Be sure that as it is not possible that we should be able to see without eyes, or should be able to hear without ears, or should be able to speak without a tongue, in the same way it is not possible that without the help of the Quran we should be able to behold the countenance of the True Beloved. I was young and am now old but I have not encountered anyone who has quaffed the cup of this visible understanding except out of this holy fountain.
Page 206-207
http://www.alislam.org/library/books/Philosophy-of-Teachings-of-Islam.pdf
Thanks and regards
I don’t quite get your point, but you should probably know you aren’t going to get any converts to Islam here.
😉
I agree with you.
The Christians need to reform their religion.
They should disprove the mythical creed invented by Paul, scribes and the Church and follow Jesus and Mary in their true and core teachings and acts.
Jeffrey Lowder has commented on your exchange with Barnes at Secular Outpost. He has a signficantly higher appraisal of Barnes’s critiques than you seem to, rightly or wrongly.
Link?
http://www.patheos.com/blogs/secularoutpost/2014/05/09/the-carrier-barnes-exchange-on-fine-tuning/
Lowder does think Barnes is unfair at times, but he also opines that “part 1 of Dr. Barnes’ critique [is] very persuasive and, in fact… a prima facie devastating critique.” Regarding Dr. Carrier’s statements on the current state of cosmology, Lowder finds Barnes’s replies “devastating” and powerful enough to require either a response or a retraction.

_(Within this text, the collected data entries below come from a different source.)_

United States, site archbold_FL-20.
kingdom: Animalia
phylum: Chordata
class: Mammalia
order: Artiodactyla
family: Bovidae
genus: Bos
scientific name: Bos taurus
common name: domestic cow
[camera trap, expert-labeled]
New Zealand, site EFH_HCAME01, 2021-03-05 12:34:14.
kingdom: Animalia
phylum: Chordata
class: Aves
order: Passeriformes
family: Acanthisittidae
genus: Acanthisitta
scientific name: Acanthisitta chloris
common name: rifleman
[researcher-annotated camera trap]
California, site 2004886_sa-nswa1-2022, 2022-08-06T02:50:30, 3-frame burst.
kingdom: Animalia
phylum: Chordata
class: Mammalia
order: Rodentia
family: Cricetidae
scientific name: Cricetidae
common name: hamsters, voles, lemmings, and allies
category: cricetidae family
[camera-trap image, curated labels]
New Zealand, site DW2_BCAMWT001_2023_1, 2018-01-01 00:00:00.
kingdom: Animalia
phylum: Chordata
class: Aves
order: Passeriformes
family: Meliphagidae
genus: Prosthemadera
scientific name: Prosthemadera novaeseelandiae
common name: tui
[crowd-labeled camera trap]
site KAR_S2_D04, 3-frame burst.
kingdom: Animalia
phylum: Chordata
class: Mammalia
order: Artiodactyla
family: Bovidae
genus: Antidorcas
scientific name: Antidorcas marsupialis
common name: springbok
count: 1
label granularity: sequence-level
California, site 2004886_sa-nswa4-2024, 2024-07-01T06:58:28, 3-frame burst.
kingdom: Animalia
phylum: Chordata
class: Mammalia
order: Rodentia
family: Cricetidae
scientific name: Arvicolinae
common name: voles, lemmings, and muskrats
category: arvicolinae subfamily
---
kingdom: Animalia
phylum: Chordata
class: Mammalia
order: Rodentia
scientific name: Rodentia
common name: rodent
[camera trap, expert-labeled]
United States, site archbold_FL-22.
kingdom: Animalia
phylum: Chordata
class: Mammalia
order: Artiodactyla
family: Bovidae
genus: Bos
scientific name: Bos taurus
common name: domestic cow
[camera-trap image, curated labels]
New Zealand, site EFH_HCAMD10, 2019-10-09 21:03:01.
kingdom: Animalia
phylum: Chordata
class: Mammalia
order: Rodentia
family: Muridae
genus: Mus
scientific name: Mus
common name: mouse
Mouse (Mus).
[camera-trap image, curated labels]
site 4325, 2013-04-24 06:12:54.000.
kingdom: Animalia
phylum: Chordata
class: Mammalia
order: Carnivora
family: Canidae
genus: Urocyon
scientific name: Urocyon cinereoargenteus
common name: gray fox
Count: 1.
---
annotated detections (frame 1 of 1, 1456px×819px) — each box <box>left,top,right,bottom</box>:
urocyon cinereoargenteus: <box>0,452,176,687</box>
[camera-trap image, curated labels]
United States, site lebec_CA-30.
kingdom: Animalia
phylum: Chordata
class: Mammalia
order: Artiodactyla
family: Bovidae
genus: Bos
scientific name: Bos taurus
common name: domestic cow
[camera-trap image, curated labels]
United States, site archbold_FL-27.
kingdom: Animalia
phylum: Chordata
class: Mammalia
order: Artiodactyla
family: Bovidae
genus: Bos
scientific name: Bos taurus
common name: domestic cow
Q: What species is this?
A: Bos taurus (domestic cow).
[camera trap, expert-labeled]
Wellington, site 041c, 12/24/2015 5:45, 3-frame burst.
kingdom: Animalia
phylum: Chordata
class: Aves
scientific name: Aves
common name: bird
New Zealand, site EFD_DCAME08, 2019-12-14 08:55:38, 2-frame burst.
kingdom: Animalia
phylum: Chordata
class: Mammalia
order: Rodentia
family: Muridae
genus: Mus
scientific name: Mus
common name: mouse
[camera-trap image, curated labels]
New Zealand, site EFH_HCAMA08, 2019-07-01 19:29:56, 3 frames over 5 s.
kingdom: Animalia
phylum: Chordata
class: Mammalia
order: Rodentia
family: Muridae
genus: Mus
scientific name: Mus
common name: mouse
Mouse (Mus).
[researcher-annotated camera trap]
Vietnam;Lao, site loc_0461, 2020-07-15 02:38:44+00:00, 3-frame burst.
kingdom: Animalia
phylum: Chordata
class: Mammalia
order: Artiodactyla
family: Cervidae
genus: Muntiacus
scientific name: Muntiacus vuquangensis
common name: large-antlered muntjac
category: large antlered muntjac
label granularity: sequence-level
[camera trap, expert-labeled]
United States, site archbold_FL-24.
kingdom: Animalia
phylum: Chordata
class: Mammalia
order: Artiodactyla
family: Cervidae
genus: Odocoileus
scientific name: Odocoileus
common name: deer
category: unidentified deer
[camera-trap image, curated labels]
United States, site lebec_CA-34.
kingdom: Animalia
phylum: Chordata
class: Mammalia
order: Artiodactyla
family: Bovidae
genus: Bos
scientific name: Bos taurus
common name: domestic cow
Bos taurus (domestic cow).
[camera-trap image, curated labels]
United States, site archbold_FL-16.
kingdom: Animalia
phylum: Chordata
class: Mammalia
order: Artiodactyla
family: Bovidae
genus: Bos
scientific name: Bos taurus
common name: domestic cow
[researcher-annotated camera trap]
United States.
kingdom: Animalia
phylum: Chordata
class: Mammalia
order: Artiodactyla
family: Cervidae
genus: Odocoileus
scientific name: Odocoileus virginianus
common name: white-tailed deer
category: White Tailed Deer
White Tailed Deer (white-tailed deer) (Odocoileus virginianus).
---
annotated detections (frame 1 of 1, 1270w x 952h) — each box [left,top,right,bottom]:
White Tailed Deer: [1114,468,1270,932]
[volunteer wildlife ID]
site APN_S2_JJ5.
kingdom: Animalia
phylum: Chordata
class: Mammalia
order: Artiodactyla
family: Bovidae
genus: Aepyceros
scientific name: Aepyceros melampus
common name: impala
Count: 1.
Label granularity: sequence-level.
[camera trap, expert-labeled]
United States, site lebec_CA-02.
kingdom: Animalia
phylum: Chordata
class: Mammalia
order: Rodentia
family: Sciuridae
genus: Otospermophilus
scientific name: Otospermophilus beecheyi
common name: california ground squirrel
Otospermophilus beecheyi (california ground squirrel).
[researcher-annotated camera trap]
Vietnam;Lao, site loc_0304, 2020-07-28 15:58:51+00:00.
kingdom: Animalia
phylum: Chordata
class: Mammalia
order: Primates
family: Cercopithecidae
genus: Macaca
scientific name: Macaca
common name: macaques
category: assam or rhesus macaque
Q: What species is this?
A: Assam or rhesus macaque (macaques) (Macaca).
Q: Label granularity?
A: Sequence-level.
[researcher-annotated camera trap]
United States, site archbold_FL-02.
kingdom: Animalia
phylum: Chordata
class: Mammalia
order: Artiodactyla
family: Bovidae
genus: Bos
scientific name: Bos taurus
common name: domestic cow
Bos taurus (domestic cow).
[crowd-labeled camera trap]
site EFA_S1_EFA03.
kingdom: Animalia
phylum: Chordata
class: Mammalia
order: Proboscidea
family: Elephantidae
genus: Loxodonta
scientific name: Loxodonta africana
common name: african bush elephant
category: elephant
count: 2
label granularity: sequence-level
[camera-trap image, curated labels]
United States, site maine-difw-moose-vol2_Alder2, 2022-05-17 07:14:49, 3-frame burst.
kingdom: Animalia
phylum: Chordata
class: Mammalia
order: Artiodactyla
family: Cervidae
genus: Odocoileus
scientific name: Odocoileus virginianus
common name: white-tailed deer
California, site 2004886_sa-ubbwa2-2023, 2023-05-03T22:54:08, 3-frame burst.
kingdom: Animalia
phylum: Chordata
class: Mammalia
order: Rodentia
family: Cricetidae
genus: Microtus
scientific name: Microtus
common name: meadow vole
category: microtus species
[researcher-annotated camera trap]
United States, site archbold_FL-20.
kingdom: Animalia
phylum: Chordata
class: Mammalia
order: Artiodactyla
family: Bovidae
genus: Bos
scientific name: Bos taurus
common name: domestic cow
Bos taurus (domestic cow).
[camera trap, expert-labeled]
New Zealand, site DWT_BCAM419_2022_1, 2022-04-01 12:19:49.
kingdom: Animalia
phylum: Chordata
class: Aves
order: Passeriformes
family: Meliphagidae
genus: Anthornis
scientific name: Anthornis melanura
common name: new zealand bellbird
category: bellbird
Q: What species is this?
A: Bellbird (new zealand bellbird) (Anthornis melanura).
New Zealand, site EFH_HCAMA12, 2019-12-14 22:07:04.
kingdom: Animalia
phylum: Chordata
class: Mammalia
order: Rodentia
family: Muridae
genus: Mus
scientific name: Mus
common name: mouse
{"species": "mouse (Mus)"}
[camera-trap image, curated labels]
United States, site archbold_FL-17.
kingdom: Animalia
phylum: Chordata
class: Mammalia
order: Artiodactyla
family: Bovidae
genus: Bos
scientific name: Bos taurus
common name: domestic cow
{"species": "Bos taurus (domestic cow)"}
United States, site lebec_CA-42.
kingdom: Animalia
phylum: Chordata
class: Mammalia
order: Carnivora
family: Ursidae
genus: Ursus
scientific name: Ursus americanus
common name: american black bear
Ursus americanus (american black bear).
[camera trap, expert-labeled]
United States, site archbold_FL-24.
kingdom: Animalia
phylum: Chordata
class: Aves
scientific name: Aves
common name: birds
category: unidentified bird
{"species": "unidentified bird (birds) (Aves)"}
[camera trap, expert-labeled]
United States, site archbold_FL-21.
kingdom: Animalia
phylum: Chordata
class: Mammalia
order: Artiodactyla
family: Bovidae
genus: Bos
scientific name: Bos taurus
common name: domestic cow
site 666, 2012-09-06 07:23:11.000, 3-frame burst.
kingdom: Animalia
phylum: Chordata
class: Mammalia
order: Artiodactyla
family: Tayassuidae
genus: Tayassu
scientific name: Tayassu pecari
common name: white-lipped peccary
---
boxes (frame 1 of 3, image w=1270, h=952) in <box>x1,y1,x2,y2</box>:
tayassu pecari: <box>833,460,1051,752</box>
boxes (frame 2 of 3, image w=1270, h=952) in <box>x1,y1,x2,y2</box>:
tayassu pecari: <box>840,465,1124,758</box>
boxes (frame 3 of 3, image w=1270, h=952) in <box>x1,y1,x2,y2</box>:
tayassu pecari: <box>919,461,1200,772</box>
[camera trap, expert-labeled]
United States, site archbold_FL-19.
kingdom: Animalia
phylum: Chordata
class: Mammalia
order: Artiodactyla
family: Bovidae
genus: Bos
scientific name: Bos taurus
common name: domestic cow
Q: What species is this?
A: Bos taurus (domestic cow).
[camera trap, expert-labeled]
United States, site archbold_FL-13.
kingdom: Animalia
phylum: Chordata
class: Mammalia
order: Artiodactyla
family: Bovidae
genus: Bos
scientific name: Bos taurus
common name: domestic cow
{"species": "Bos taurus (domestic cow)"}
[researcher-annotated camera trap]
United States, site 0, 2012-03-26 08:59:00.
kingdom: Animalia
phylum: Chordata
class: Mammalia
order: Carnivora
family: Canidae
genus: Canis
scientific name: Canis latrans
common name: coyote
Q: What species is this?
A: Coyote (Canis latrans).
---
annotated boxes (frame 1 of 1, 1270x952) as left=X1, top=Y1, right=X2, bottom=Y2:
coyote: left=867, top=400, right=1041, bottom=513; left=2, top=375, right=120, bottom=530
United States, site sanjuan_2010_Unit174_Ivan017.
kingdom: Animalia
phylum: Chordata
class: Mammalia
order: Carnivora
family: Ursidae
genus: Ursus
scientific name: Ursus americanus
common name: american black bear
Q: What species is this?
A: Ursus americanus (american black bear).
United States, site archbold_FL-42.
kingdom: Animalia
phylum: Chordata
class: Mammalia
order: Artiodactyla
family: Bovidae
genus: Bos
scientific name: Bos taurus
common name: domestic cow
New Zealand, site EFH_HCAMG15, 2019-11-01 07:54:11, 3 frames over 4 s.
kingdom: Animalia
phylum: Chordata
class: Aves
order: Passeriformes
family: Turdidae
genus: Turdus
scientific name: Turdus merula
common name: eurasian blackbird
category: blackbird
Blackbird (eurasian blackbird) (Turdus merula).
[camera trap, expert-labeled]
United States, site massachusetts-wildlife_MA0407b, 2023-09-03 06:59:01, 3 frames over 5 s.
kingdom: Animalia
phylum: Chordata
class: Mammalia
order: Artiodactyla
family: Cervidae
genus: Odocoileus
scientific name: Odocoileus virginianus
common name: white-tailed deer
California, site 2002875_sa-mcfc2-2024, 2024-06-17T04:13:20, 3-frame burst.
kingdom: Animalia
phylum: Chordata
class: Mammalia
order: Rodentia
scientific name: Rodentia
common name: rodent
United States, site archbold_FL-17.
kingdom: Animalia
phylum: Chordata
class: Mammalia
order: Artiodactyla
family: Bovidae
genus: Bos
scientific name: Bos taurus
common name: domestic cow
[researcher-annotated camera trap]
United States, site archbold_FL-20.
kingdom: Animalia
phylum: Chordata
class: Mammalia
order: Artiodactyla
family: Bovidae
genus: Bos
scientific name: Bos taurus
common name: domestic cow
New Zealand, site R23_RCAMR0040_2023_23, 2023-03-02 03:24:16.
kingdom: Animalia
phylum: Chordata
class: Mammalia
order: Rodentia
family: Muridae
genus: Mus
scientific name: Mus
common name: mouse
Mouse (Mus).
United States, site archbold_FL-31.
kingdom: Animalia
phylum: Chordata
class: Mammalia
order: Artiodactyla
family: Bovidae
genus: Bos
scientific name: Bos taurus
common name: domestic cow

I’ll look at it in a couple weeks and post something about it. Until June I am going to be traveling constantly and not likely available to give much attention to it. If I find time next week, I will. But more likely it will be two or three weeks from now.
Hello Richard happy 2015
just wondering if you ever got around to reading Jeffrey Lowders comment i’m guessing from the lack of a retraction the answers is no .for myself i found Lowder comments to be shallow and distracted by Barnes’s BS. Which unfortunately has caused me to lose respect for him frankly . Also i was wondering if were going to post anything about fine tuning again anytime soon there seems to be allot going on around it recently .
I know this is a really old post address it whenever you want
Best wishes to you
Marquis
I concur. And it’s on my queue of things to blog about someday. But it’s not highest priority.
Hello Richard happy 2015
Seems for some reason my last comment stopped being appended by moderator i don’t know if it was a mistake in the system or i somehow broke the blogs rules ether way i’ll just re post my central question
I was wondering if you ever did post something in response to Jeffery lowder comment I’ve looked around your site and haven;t found one If you have responded please could you provide a link
http://www.patheos.com/blogs/secularoutpost/2014/05/09/the-carrier-barnes-exchange-on-fine-tuning/
Oh no, your comment wasn’t blocked or nixed in any way. It just got caught in this vortex. Along with hundreds of others.
On the comment itself, see upthread.
Correction: Persuaded by cosmologist Luke Barnes, I have revised “Yet, some of the scientific models we have (which follow from what we do know, and allow all constants to vary freely) show life-bearing universes to be a common result of random universe variation, not a rare one.” It now says “some” rather than “all.” And the merits of those studies can be challenged. So I’m not as confident in them.